The post about lifting my own body weight, being unrecognizable and I did not forget...
- Meanwhile, Monday on Instagram...
- It's coffee time and it's fecken freezing out. Minus 2C with the windchill. I don't have a winter coat. Something I have to remedy very soon. That and new snow tires. This morning it hurt to get out of bed. The abs got worked hard yesterday. I dream of a hard stomach. I don't need a 6 pack, or even a 4 pack. Just a hard, flat surface would be nice. My stomach, although somewhat flat, is soft. I'm not complaining though. I spent my life hating my abdomen.
- My stomach and my arms were my most hated body parts and the two areas I tried hardest to cover up. I still cover up my stomach. I'm not gonna lie. I filtered this photo because it was so white it was blinding. My stomach never sees the light of day. But maybe with consistent hard work over the next year, it'll get some muscle. And with muscle will come confidence. And with confidence I'll still keep it covered because I'm 45 years old for Pete sake! Haha! I shit you. If you've got it (confidence) flaunt it, no matter what your age or size:-) Happy Monday!

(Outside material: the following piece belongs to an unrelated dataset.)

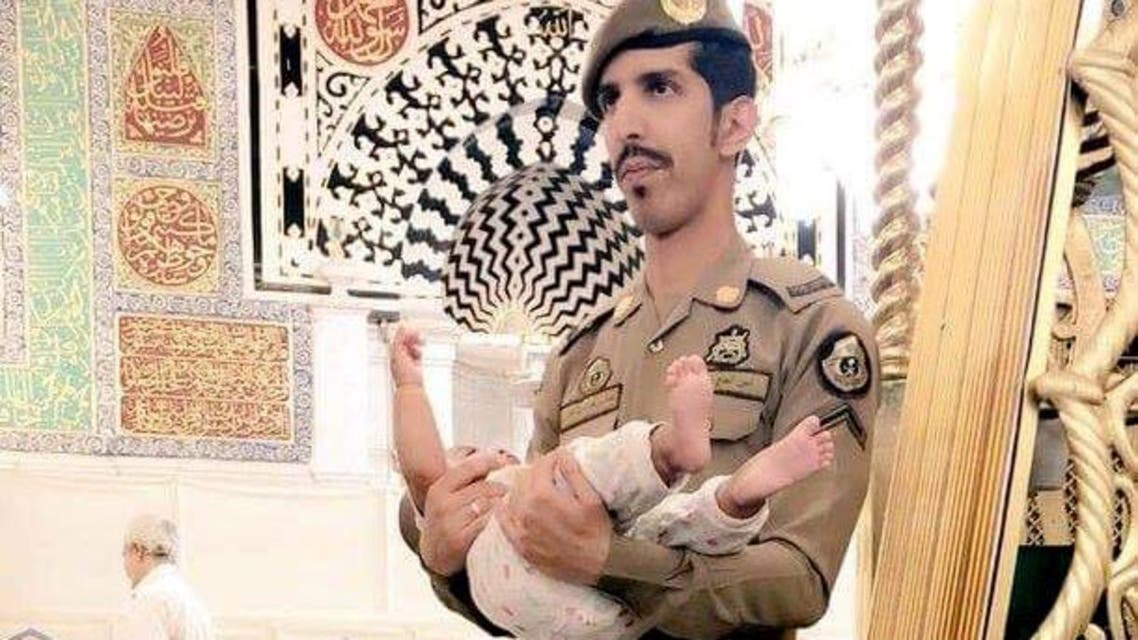 In a scene that took place at the Prophet's Mosque in Madinah, the security man was captured on camera whilst holding the child. (Supplied)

- Meanwhile, Tuesday on Instagram...
- It's coffee time and who lifted their body weight on the trap bar this morning? This girl did. And let me just say, I'm fecken heavy! My personal best. And I was able to do 10 reps. Next week we up the weight and do less reps. I'm not gonna lie. I'm pretty damn proud of myself.
- Tony also put me in the leg press which looks like a medieval torture machine if you ask me. He gets me to warm up with 90 pounds then says he's adding 90 more. Whoa! Wait! What? That's quite the jump I yell at him. He says, "Leigh, you just trapped 165, you can press 180". And he was right. I actually ended up pressing 200.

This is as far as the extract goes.